Air pollution and deforestation are among Mexico’s own biggest environmental problems, and while the country is one of the world’s major exporters of crude oil, it has had to import half of its gasoline because it is short on refineries. Replacing costly imports with home-grown renewable energy makes much sense. Sunny Mexico has plenty of potential for solar power, and already at least 15% of its electricity comes from hydro sources and 5% from wind and geothermal.
How the country can meet its targets is another matter. Enormous offshore discoveries in July 2017 will boost Mexico’s oil output significantly starting from 2019, with critics arguing that prospects of reducing the country’s oil dependency are slim. Wind power is the only renewable energy source that has generated significantly increased amounts of electricity in recent years.
President Peña Nieto’s six-year national development plan, announced in 2013, prioritized the crucial issue of water sustainability – a key question in a nation where the south has 70% of the water, but the north and center have 75% of the people, and around 9% of the population still lacks access to clean drinking water. The country’s water supplies are often badly polluted (which is why Mexicans are the world’s leading consumers of bottled water), and sewage is seriously inadequate in many areas. In 2015, the government moved to privatize the water system, or parts of it, on the theory that private companies could provide water cheaper, cleaner and more efficiently than the state. This decision was met with protests across the country, yet partial privatization went ahead regardless.
On another key issue – forest conservation – Mexico has achieved some success. The country has lost about three-quarters of the forests it had in pre-Hispanic times, as all types of forest from cool pine-clad highlands to tropical jungles have been cleared for grazing, logging and farming. Today only about 17% of the land is covered in primary forest, though a further 16% has regenerated or replanted forest. The good news is that, on government figures at least, deforestation rates declined from about 3500 sq km a year in the 1990s to under 1600 sq km a year today. Part of the success story is that around 70% of forests are controlled by local communities, who tend to manage them in a sustainable way.
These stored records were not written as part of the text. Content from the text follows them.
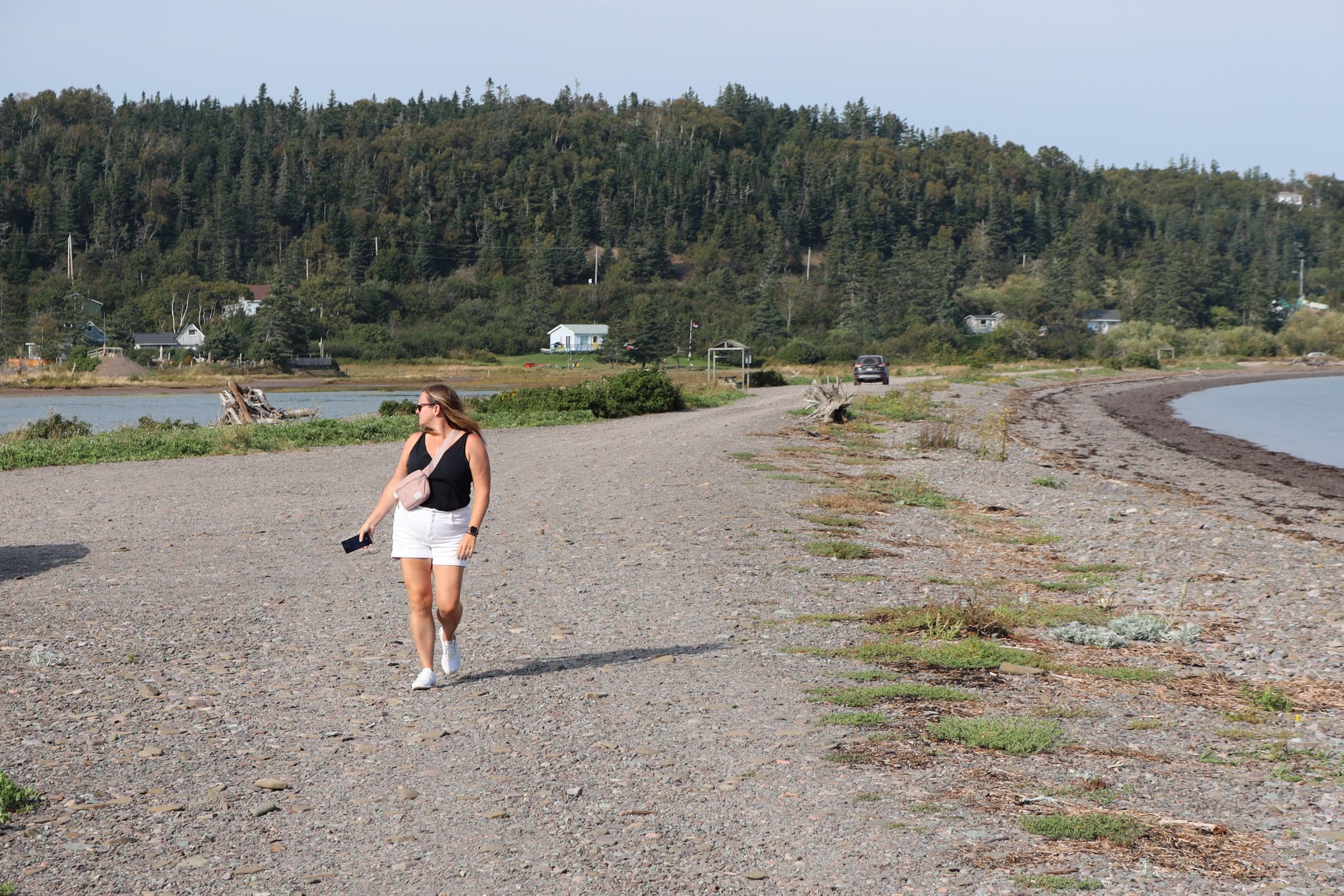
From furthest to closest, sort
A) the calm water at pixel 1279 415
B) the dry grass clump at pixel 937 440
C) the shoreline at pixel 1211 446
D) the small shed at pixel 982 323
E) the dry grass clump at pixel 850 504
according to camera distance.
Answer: the small shed at pixel 982 323 → the calm water at pixel 1279 415 → the shoreline at pixel 1211 446 → the dry grass clump at pixel 937 440 → the dry grass clump at pixel 850 504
Mexico City is a high-altitude megalopolis surrounded by a ring of mountains that traps polluted air in the city. The capital consumes over half of Mexico’s electricity and has to pump up about a quarter of its water needs from lowlands far below, then evacuate its waste water back to the lowlands via 11,000km of sewers. Efforts to improve air quality are intensifying. For years, most vehicles have been banned from the roads one day every week. The city’s climate action plan for 2014–2020 aims to cut CO₂ emissions by 30% through such means as energy-efficient buses, electric-powered taxis, more bicycle use, and a switch to energy-saving light bulbs.
The capital’s problems of water supply, sewage treatment, overcrowding and air pollution are mirrored on a smaller scale in most of Mexico’s faster-growing cities.
Tourism, a key sector of Mexico’s economy, can bring its own environmental problems with large-scale development. In 2012, then-President Felipe Calderón canceled plans for the large-scale Cabo Cortés tourism development in Baja California, because its developers had failed to show that it would be environmentally sustainable. This delighted campaigners who had argued for years that the project would seriously damage the Cabo Pulmo Marine National Park.
On the Caribbean coast’s Riviera Maya, organizations such as Centro Ecológico Akumal and Mexiconservación (www.mexiconservacion.org) work to limit damage from reckless tourism development to coral reefs, turtle-nesting beaches, mangrove systems and even the water in the area’s famed cenotes (limestone sinkholes). A slowly growing number of hotels and resorts in the region are adopting green policies.